Happy Reading, Susan C.
Also by Brennert:
Palisades Park Growing up in the 1930s, there is no more magical place than Palisades Amusement Park in New Jersey—especially for seven-year-old Antoinette, who horrifies her mother by insisting on the unladylike nickname Toni, and her brother, Jack. Toni helps her parents, Eddie and Adele Stopka, at the stand where they sell homemade French fries amid the roar of the Cyclone roller coaster. There is also the lure of the world’s biggest salt-water pool, complete with divers whose astonishing stunts inspire Toni, despite her mother’s insistence that girls can’t be high divers.
But a family of dreamers doesn’t always share the same dreams, and then the world intrudes: There’s the Great Depression, and Pearl Harbor, which hits home in ways that will split the family apart; and perils like fire and race riots in the park. Both Eddie and Jack face the dangers of war, while Adele has ambitions of her own—and Toni is determined to take on a very different kind of danger in impossible feats as a high diver.
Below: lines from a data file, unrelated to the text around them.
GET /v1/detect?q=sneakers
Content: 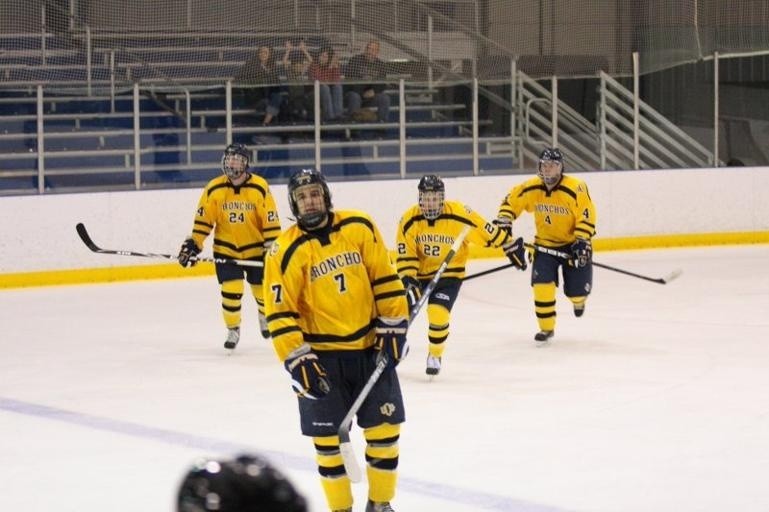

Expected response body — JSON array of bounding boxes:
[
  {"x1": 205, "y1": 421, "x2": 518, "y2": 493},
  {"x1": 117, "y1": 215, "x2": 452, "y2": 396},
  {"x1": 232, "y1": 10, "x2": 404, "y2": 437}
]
[
  {"x1": 574, "y1": 301, "x2": 584, "y2": 316},
  {"x1": 426, "y1": 353, "x2": 441, "y2": 375},
  {"x1": 224, "y1": 327, "x2": 240, "y2": 349},
  {"x1": 535, "y1": 330, "x2": 554, "y2": 341},
  {"x1": 257, "y1": 312, "x2": 271, "y2": 338},
  {"x1": 364, "y1": 499, "x2": 396, "y2": 512}
]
Yet they are all drawn back to each other—and to Palisades Park—until the park closes forever in 1971.
Evocative and moving, with the trademark brilliance at transforming historical events into irresistible fiction that made Alan Brennert’s Moloka’i and Honolulu into reading group favorites, Palisades Park takes us back to a time when life seemed simpler—except, of course, it wasn’t.
Honolulu is the richly imagined story of Jin, a young “picture bride” who leaves her native Korea—where girls are so little valued that she is known as Regret—and journeys to Hawaii in 1914 in search of a better life. Instead of the prosperous young husband and the chance at an education she has been promised, Jin is quickly married off to a poor, embittered laborer who takes his disappointments out on his new wife, forcing her to make her own way in a strange land.
Struggling to build a business with the help of her fellow picture brides, Jin finds both opportunity and prejudice, but ultimately transforms herself from a naive young girl into a resourceful woman. Prospering along with her adopted city, which is fast growing from a small territorial capital to the great multicultural city it is today, Jin can never forget the people she left behind in Korea, and returns one last time to make her peace with her former life
With its passionate knowledge of people and places in Hawaii far off the tourist track, Honolulu is another spellbinding story of the triumphs and sacrifices of the human spirit from the author of the reading group favorite Molokai.